Stretch Goals (for high grades)

⭐ Compare multiple model types.
⭐ Provide advanced evaluation (ROC curves, feature importance, error analysis).
⭐ Strong critical reflection on AI use and limitations.
⭐ Clear reproducibility (clean Colab, stable results).
⭐ Public release of dataset/code/report (GitHub/Zenodo).


Timeline

  • Oct 6, 2025 — Project plan + AI deep research log due.
  • Oct 8, 2025 (13:00–14:00) — Consultation session 1.
  • Oct 20, 2025 (13:00–14:00) — Consultation session 2.
  • Oct 29, 2025 (23:59) — Final project submission (report, accessibility demo video, wrapper, repo).
  • Oct 31, 2025 (9:00-12:00) — Oral presentations (Master’s students only).

Oral Presentations

Who must present:

  • Master’s students: Oral presentations are mandatory.
  • Other course participants: You are welcome to present as well, as long as time allows. Please sign up using the following link: https://forms.gle/zZWUaG2uhH3fiB9q7

Who can attend:

  • All course participants are welcome to join and observe the presentations.

Format:

  • Duration: 10 minutes for your presentation, followed by a 5-minute Q&A session.
  • Platform: The presentations will take place online via Zoom (see the calendar event for details).
  • Demo (optional): A live or recorded demo of your accessibility choice (web app or MCP toolset) is not required, but you are welcome to include it.
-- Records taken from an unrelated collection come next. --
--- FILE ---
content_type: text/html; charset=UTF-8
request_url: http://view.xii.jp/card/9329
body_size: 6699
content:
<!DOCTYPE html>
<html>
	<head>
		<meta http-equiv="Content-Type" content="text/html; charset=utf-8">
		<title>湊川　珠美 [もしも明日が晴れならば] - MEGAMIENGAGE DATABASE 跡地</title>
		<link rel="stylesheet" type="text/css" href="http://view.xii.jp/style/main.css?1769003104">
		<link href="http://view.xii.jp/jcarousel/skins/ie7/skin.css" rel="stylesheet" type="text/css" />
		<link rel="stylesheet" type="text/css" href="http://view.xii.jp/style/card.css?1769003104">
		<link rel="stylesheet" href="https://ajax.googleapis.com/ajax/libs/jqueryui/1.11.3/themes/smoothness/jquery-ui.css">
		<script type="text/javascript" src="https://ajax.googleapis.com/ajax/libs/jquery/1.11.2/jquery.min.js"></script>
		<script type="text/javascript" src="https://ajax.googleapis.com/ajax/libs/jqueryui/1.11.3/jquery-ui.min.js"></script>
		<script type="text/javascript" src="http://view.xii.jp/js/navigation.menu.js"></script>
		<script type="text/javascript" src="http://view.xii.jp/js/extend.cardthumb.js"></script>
If you choose to demo, your presentation time can be extended by 3–5 minutes.

What to present:

  • Overview of your scientific question and dataset.
  • Key findings from your data exploration.
  • Your model approach, evaluation, and improvement attempts.
  • Your accessibility wrapper (web app or MCP toolset).
  • Reflections on AI use and lessons learned.

Note on GenAI Tools

You are encouraged to use ChatGPT, Gemini, Perplexity, or similar for brainstorming, coding assistance, and report writing.
However:

  • You must verify all outputs and remain responsible for correctness.
  • You must document how you used these tools (in the report and acknowledgments).
  • You must include your AI deep research log in the appendix (mandatory).
  • You must include agent transcripts and your authored prompts.

Use AI responsibly — see AI in Life Sciences: Power with Responsibility.